Selon Monsieur Aïdara, le football sénégalais traîne des tares qu’il encoure depuis la base. C’est à dire, il n’y a pas de politique de formation de base pour le football local. « Si on revient un peu dans la formation de base, on remarque que ce que nous voyons au Sénégal est loin d’être du professionnalisme. La formation doit être linéaire, c’est à dire on doit commencer par une initiation, après cette étape, on débute la pré-formation, après celle-ci on a la formation.
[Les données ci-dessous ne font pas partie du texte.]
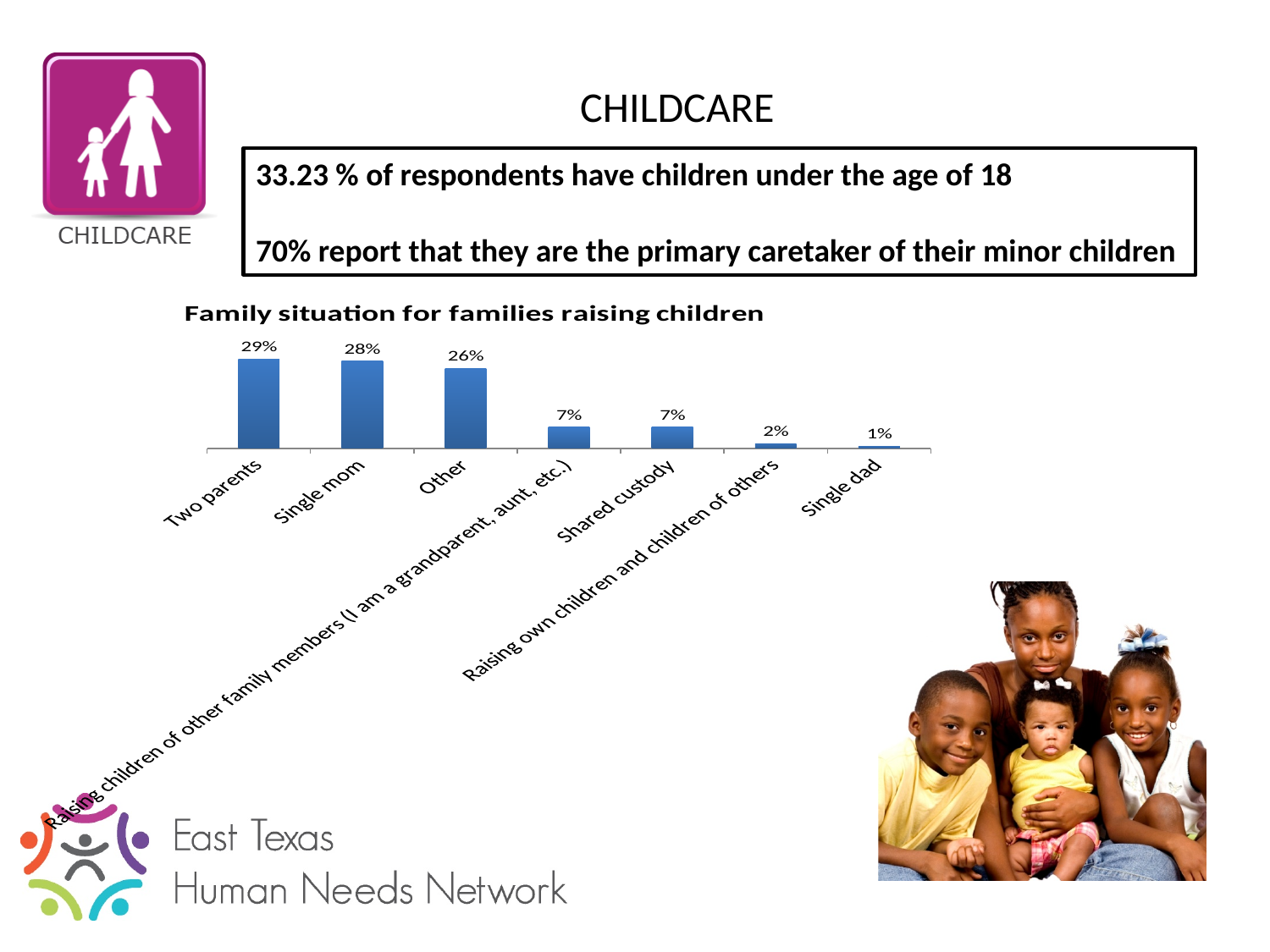
What is the value for Two parents? 29% What is the title of the chart? Family situation for families raising children Which category has the highest value? Two parents How many categories are shown in the chart? 7 What is the difference between the values for Two parents and Other? 3% What kind of chart is shown on the slide? Bar chart What is the value for Single mom? 28% What is the value for Single dad? 1% Which is larger, the value for Single mom or the value for Shared custody? Single mom What is the value for Other? 26% Which category has the lowest value? Single dad What is the value for Shared custody? 7%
Et c’est après la formation qu’on entre dans la compétition. Mais malheureusement, cette catégorisation tarde à prendre figure au Sénégal. Alors qu’on prône sous tous les cieux le professionnalisme », regrette le consultant Cheikh Oumar Aïdara.
Et comme le football professionnel du Sénégal souffre de plusieurs maux, le consultant poursuit sa réflexion en citant un autre point qui fait défaut. « Si nous prenons l’exemple du match de Jaraaf qu’il a joué au Maroc tout dernièrement, on voit que le RS Berkane était largement supérieur à l’équipe de Malick Daf. Parce que les joueurs n’ont pas assez de matchs dans leurs jambes, et techniquement, ils étaient en de-ça du niveau des marocains. C’est toujours ce problème de technicité et de niveau qui revient », souligne Cheikh Oumar.
Il termine en affirmant que les soit disant clubs sénégalais tardent à faire la mutation de leur statut d’association à une société. Du coup, ce retard freine nos clubs. L’exemple patent c’est le cas des équipes maghrébines, qui se fixent des objectifs clairs et souvent qu’elles vont atteindre. Ils faut avoir des objectifs clairs dans chaque clubs », dénonce-t-il de vive voix.